Pergams and Zaradic [22], for example, also sought data from countries such as Australia. They were sent data from two of eight states, one of which did not actually record visitor numbers—the figures were purely estimates. Australian tourism lobbyists quote park visitation estimates derived from very general off-site surveys of people's holiday intentions, carried out by the federal tourism agency. Such surveys are highly unreliable [22]. Even in face-to-face interviews with people who know you have been watching them, many report their own very recent actions inaccurately [27]. On-ground counts show the tourism surveys are inflated by 20–1,000% [28]. So, it's hard to measure small changes reliably.
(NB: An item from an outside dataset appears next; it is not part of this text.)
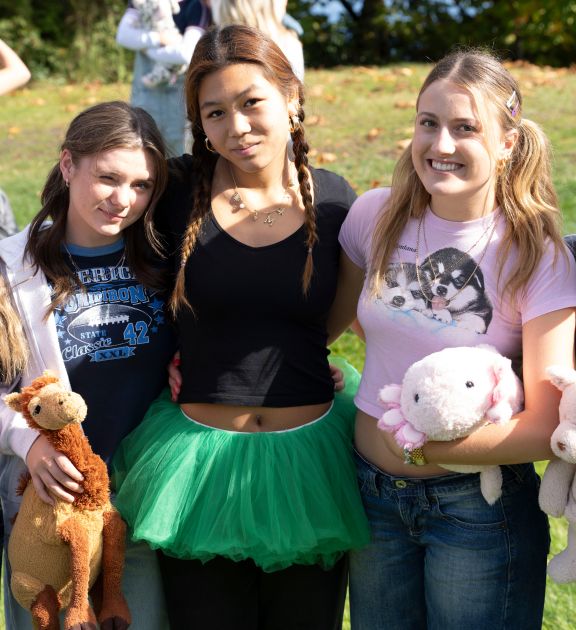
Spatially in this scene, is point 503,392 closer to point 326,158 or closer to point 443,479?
point 443,479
Second, if visitation to particular parks has levelled off, this does not mean that parks are unpopular. It means that these parks are full. Their social carrying capacity [29] has been exceeded. They are so crowded that people go to other parks or other land tenures. Pergams and Zaradic [22] argued against such substitution within the US, but their data, especially for the US Forest Service, were not entirely convincing. Balmford et al. [26] propose instead that people have been travelling overseas; international outdoor tourism has been substituting for domestic outdoor recreation. This is supported by tourism research [17]. Crowding is not the only factor. Reduced public funding forces parks agencies to charge higher visitor fees, and increased legal liabilities make them impose more regulations. So people go where they enjoy cheaper and less fettered recreational opportunities.

And why not? It is good policy for people to play where their impact causes less damage, keeping protected areas for conservation and low-impact individual recreation. The former gives the human economy its air, water, and biological resources; the latter gives the human population low-cost improvements in physical and mental health. It's poor policy that in order to maintain budgets, parks agencies should continually increase visitor numbers. Human populations are growing, but the area of parks is not keeping pace. The area of land and water available for conservation outside protected areas is continually shrinking [30], so parks themselves are increasingly critical. Parks are assets for tourism, but they are not tourism assets.

The new data from Balmford et al. [26] show that park visitation rates are still rising. Conservation is a far more valuable use of parks than tourism and recreation, so in theory, parks agency budgets should only reflect conservation management costs, and visitation rates should be irrelevant. In practice, however, since conservation decisions are political rather than economic, these new data are of enormous importance to conservation worldwide.